Facilities managers aren’t typically part of the due diligence team when their organization is preparing for a merger or acquisition. But by working with members of the finance team, facilities leaders can add to the value of the deal by getting information on the other company’s buildings early, the executive of a building management software company says.
“The faster you can make building decisions and start acting on them, the more you can get a return back for the organization,” Eptura Chief Market Officer Meg Swanson said in an interview. “Your real estate costs are your second highest expense after people.”
If a company stands to get 20 buildings from the acquired company, for example, it will be up to the facilities team to integrate the management of those buildings into the acquirer’s systems.
“You’re making sure they have all their leases, what the square footage is they have under management, the occupancy for each of the buildings, what’s in the software tech stack that sits within those buildings — really just getting an overview of every facility that they are about to inherit or merge with,” Swanson said.
If each building has a different access system or work-order ticketing system, for example, there’s a good chance those will need to be consolidated for the acquiring company to operate the buildings most efficiently, she said. “Sometimes decisions will be made to save costs,” she said.
If the acquiring company puts a premium on employee experience, the facilities team can advise on how to balance cost-cutting with measures that are sensitive to the needs of the acquired employees.
“You [risk] losing critical talent,” she said. “They were used to working in a certain way, and now that’s changed. You have to factor in the softer side of the employee’s experience, and that’s what facilities managers have great experience in.”

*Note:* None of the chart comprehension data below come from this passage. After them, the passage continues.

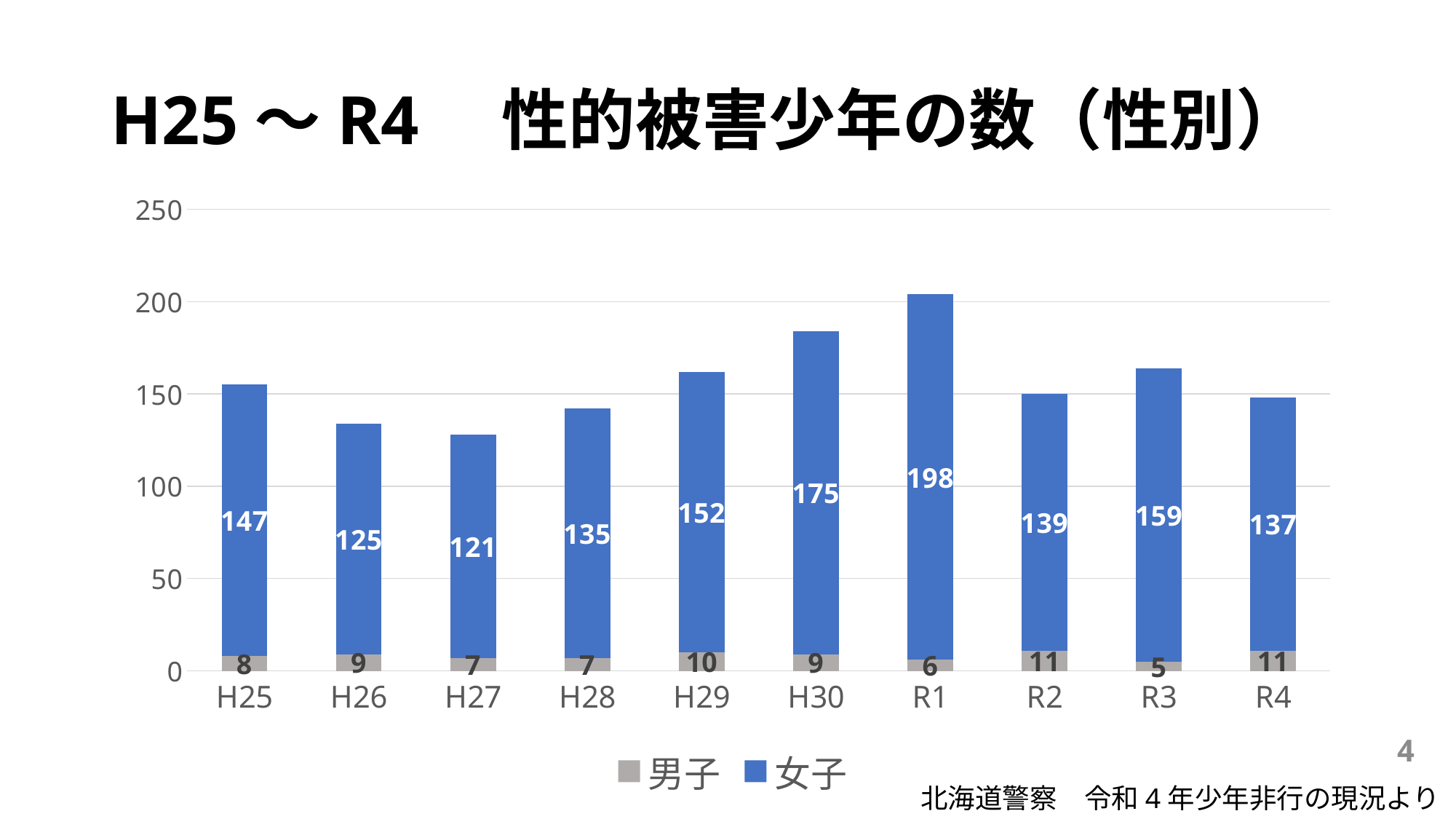
What is the total of the stacked bar for H25? 155 How many years are shown on the x axis? 10 What kind of chart is shown on the slide? Stacked bar chart What is the value for 女子 in H27? 121 What is the value for 女子 in R1? 198 What is the value for 男子 in H29? 10 Which year has the highest value for 女子? R1 Which is larger, the 女子 value for R3 or for R2? R3 What is the difference between the 女子 values for H30 and H29? 23 How many series does the legend list? 2 What is the total of the stacked bar for R1? 204 Which year has the lowest value for 男子? R3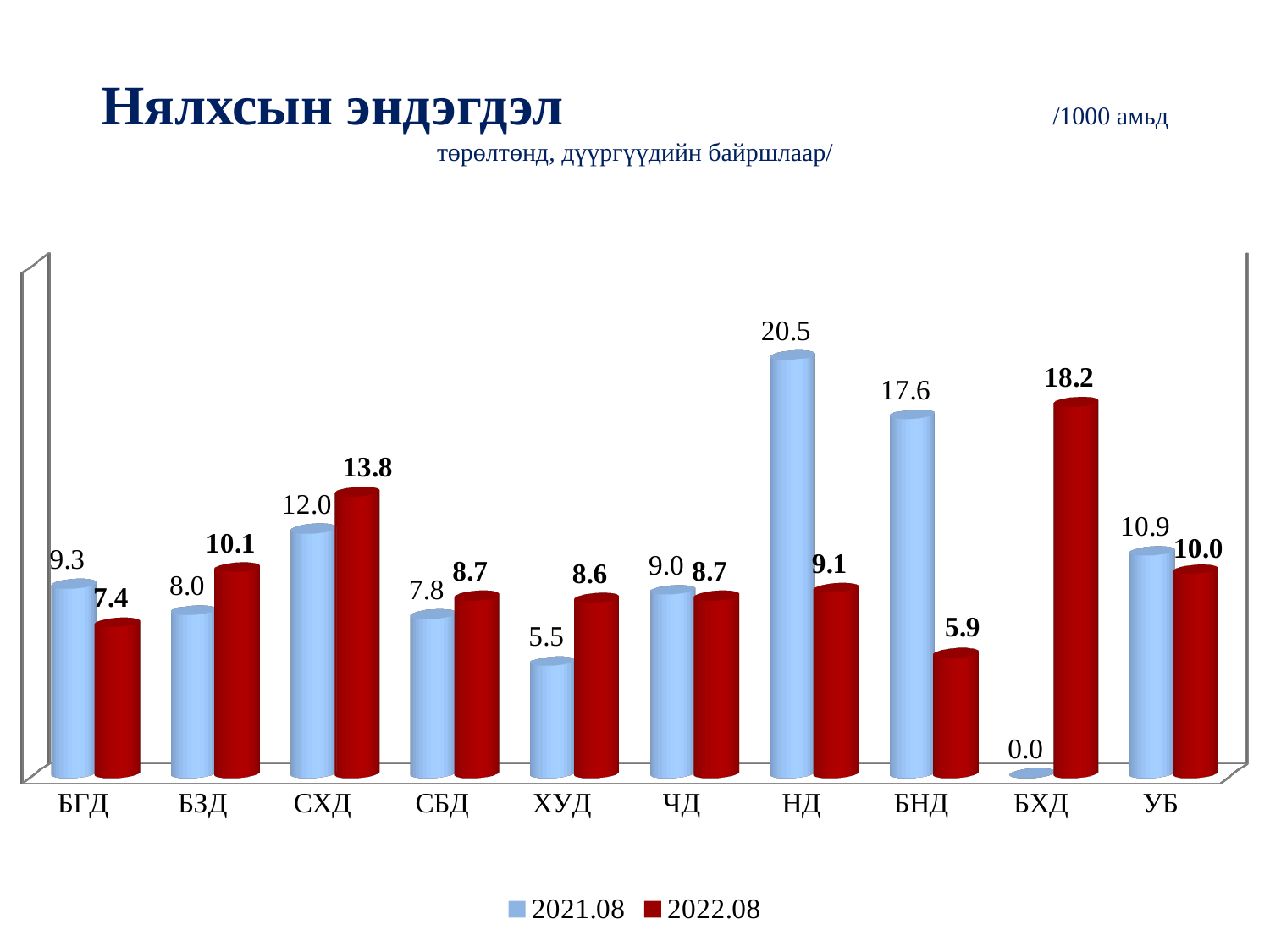
What is the difference between the 2021.08 and 2022.08 values for БНД? 11.7 What is the 2022.08 value for БХД? 18.2 What is the 2021.08 value for НД? 20.5 What is the 2022.08 value for БНД? 5.9 What kind of chart is shown on the slide? Bar chart What is the 2021.08 value for УБ? 10.9 Which is larger for СХД, the 2021.08 value or the 2022.08 value? 2022.08 Which category has the lowest 2021.08 value? БХД Which category has the highest 2021.08 value? НД How many series does the legend list? 2 How many categories are shown on the x axis? 10 Which category has the highest 2022.08 value? БХД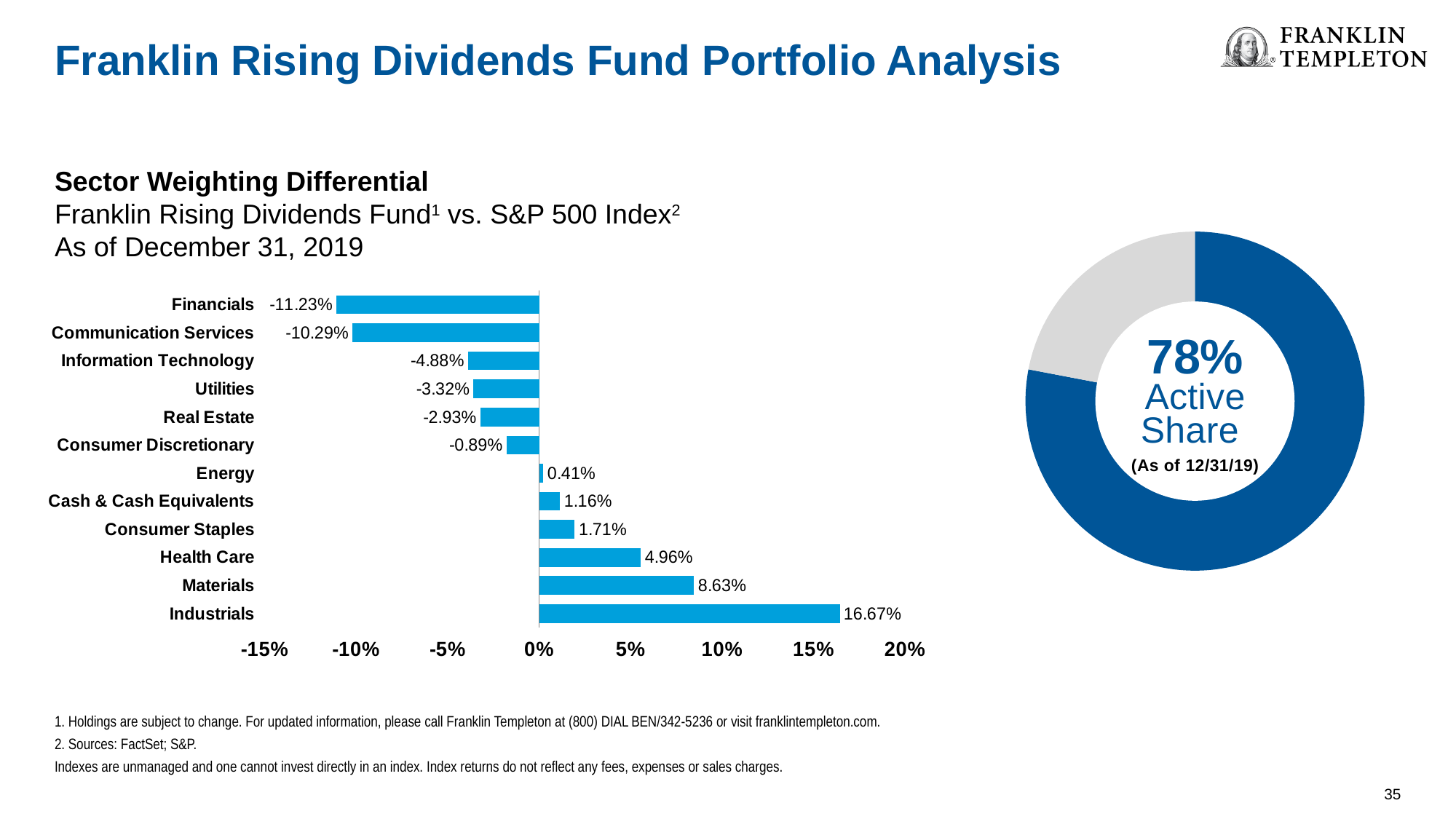
In the Sector Weighting Differential bar chart, which is larger, the value for Consumer Staples or the value for Cash & Cash Equivalents? Consumer Staples In the Sector Weighting Differential bar chart, what is the difference between the values for Industrials and Materials? 8.04% In the donut chart on the right, what is the Active Share percentage shown? 78% In the Sector Weighting Differential bar chart, which sector has the lowest value? Financials In the Sector Weighting Differential bar chart, which sector has the highest value? Industrials How many sectors are shown in the Sector Weighting Differential bar chart? 12 In the Sector Weighting Differential bar chart, is the value for Materials greater or less than 5%? greater In the Sector Weighting Differential bar chart, what is the value for Health Care? 4.96% In the Sector Weighting Differential bar chart, what is the value for Financials? -11.23% In the Sector Weighting Differential bar chart, what is the value for Industrials? 16.67% In the Sector Weighting Differential bar chart, what is the value for Communication Services? -10.29% What kind of chart is the Sector Weighting Differential chart? bar chart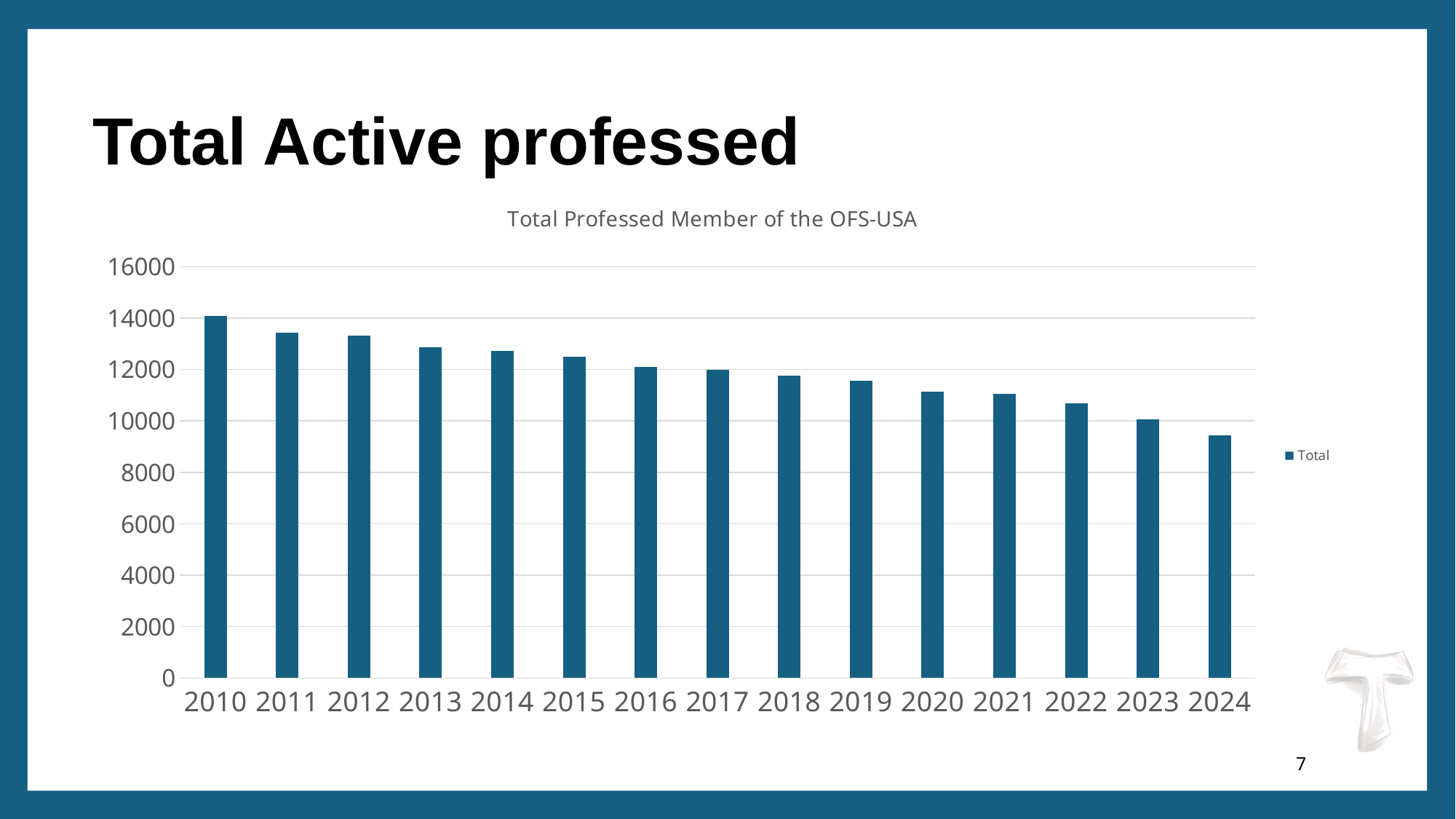
Which year has the lowest total? 2024 Which year has the highest total? 2010 Which is larger, the value for 2013 or the value for 2019? 2013 How many years are shown on the x axis? 15 Is the value for 2020 greater or less than 10000? greater Is the value for 2015 greater or less than 12000? greater Do the values rise or fall from 2010 to 2024? fall Is the value for 2024 greater or less than 10000? less What is the title of the chart? Total Professed Member of the OFS-USA What kind of chart is shown on the slide? bar chart How many series does the legend list? 1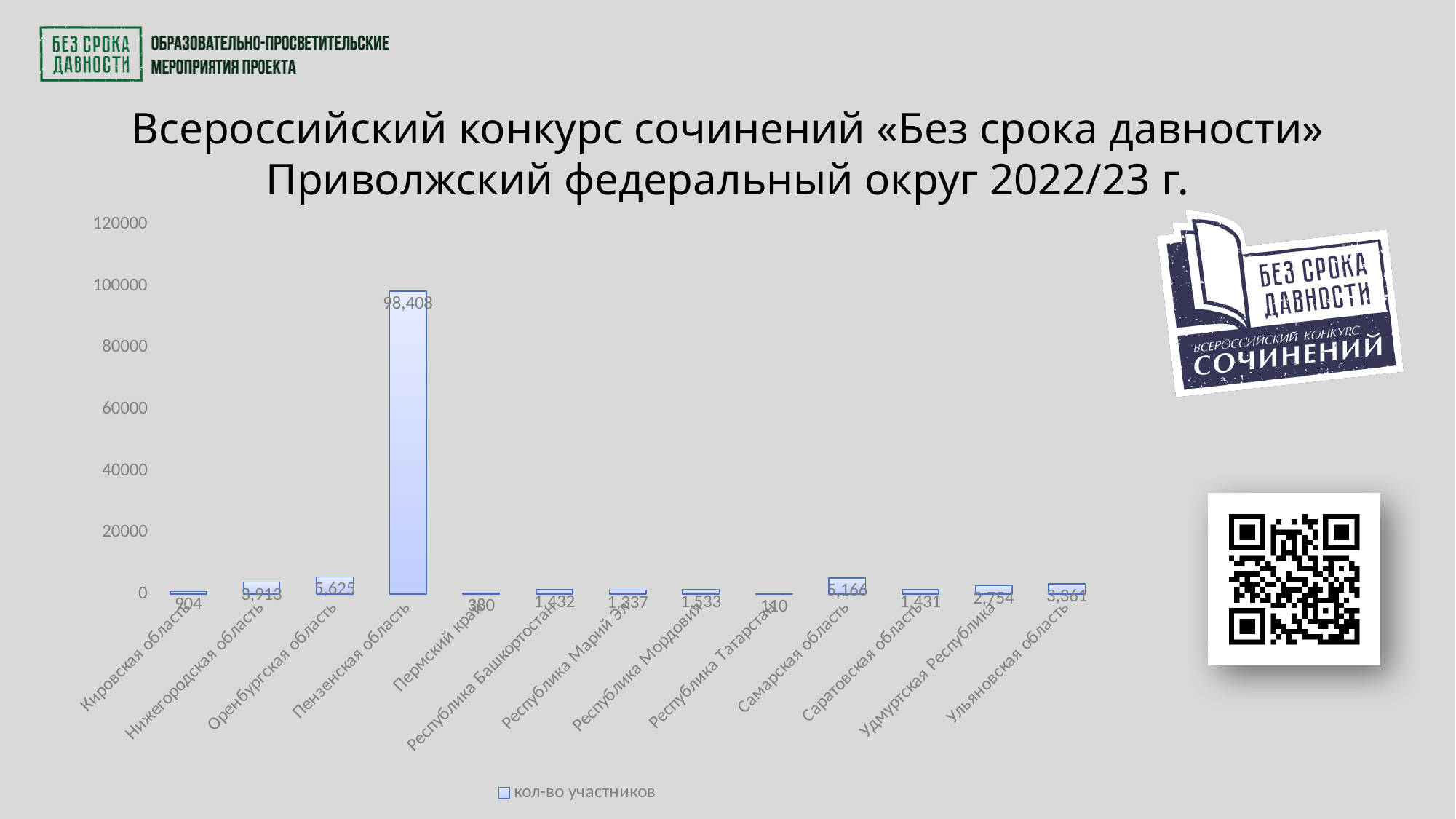
What is the value for Оренбургская область? 5,625 How many regions are shown on the x axis? 13 Which region has the highest value? Пензенская область What is the value for Самарская область? 5,166 What is the value for Пензенская область? 98,408 Which is larger, the value for Нижегородская область or the value for Удмуртская Республика? Нижегородская область What kind of chart is shown on the slide? bar chart How many series does the legend list? 1 What is the difference between the values for Оренбургская область and Самарская область? 459 What is the difference between the values for Нижегородская область and Ульяновская область? 552 Is the value for Пензенская область greater or less than 80000? greater What is the value for Удмуртская Республика? 2,754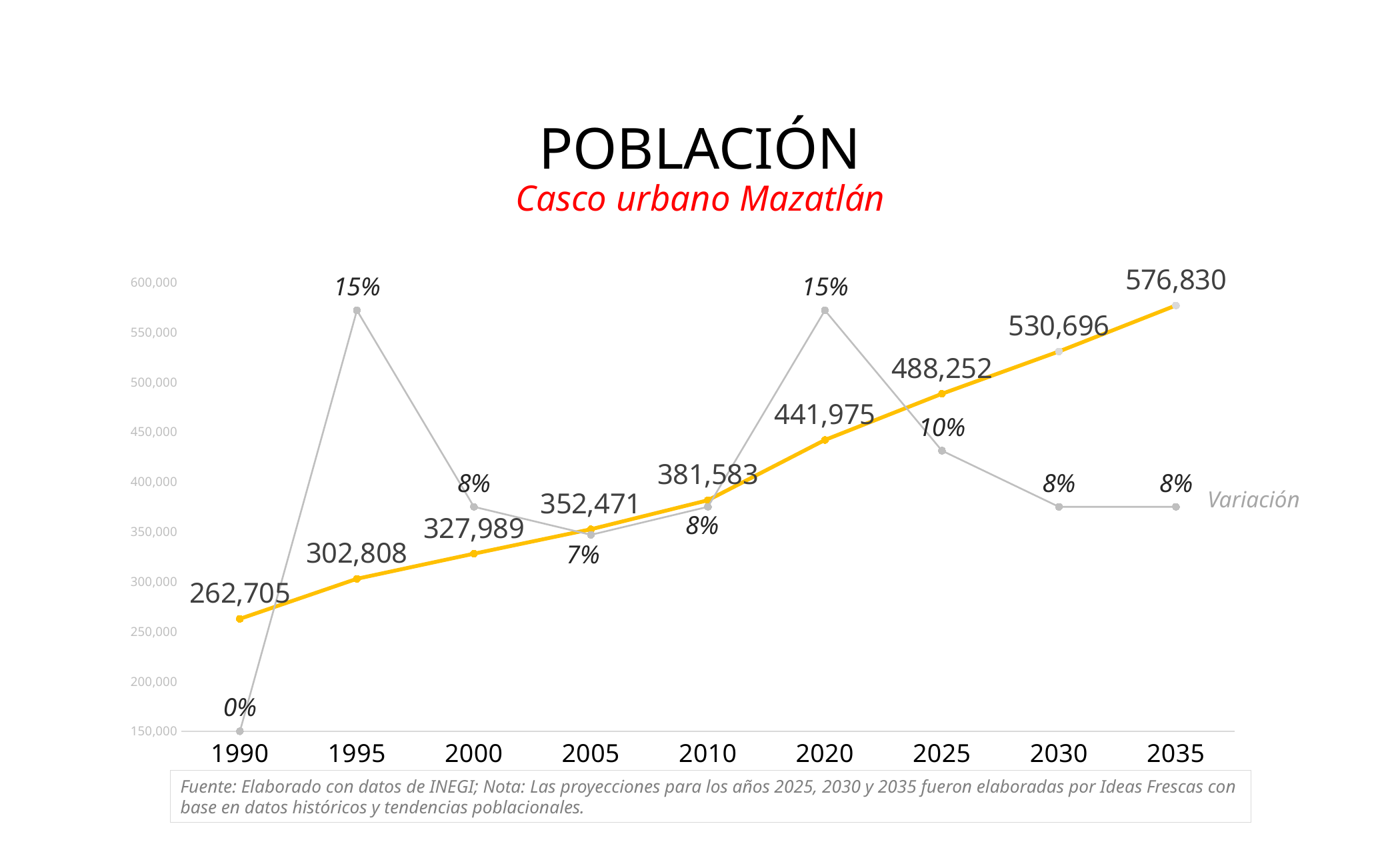
How many years are shown on the x axis? 9 Which is larger, the population value for 2010 or for 2005? 2010 What is the Variación percentage shown for 2025? 10% What is the population value shown for 2020? 441,975 What kind of chart is shown on the slide? Line chart Which year has the highest population value? 2035 What is the population value shown for 1990? 262,705 What is the difference between the population values for 2035 and 1990? 314,125 Does the population line rise or fall from 1990 to 2035? Rises What is the Variación percentage shown for 1995? 15% What is the population value shown for 2035? 576,830 Which year has the lowest population value? 1990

In the merger of two academic institutions, for example, the handling of occupancy issues can impact the experience of the incoming teaching talent, she said. “If you have tenured professors, what do they have access to?” she said. “What’s in their contracts? So, you’re making sure you’re keeping that same level of offices and equipment that they’re used to.”
The facilities team will also want occupancy data to help keep cross-functioning teams together, Swanson said. “You want to make sure you understand the departments that are colocated because there might have been a lot of efficiency to them,” she said, like “having sales and marketing or your [user experience] team sitting on the same floor.”
Data about the buildings’ footprint, such as from AutoCAD files or digital twins, is probably the most important information to get as early as possible because that gives the facilities team information about the physical space it’s inheriting, she said.
“The floor plans within AutoCAD and any [other] data about the buildings and other assets under management is going to be hugely helpful,” she said.
In BMO Bank’s 2023 acquisition of Bank of the West, for example, the BMO facilities team got access to floor plan drawings from the 50 bank branches it would be acquiring and brought them up to BMO’s standard before integrating them into the facilities management platform BMO was using, according to information from Eptura, which worked on the drawings consolidation.
“You just want to make sure you get the inventory of everything that exists and then the process flow,” Swanson said. “So, if [acquired] employees need to download a new mobile app, or need to book their parking space or need to have smart lockers installed, you need to know what the system was that the employees were used to, and then it’s [a matter of] an internal change-management process as you move those employees.”
Artificial intelligence has been a game-changer in the due diligence process, Swanson said, because of the speed and volume of data it can process. It’s why it makes sense for facilities teams to get involved in the process early, she said.
In the past, the finance team might have said it doesn’t “have the bandwidth or the resources or the time to gather building data,” she said, or “‘We don’t have anybody to analyze it.’ But now you have AI models that are able to consume large amounts of data to do an analysis, so you can bring more and more factors into the equation as you’re doing diligence.”
As a result, things that might not have been included within diligence in the past are now being included, Swanson said.
Because of nondisclosure agreements and other barriers, building data might not be made available until after the close of a deal, she said. Ideally, the data will transfer soon after the deal closes. The alternative is a wait, sometimes for months, to get what’s needed.
“Coach those team members” about what you need and why it’s helpful to get it early, she said. Then “they’re your advocate.”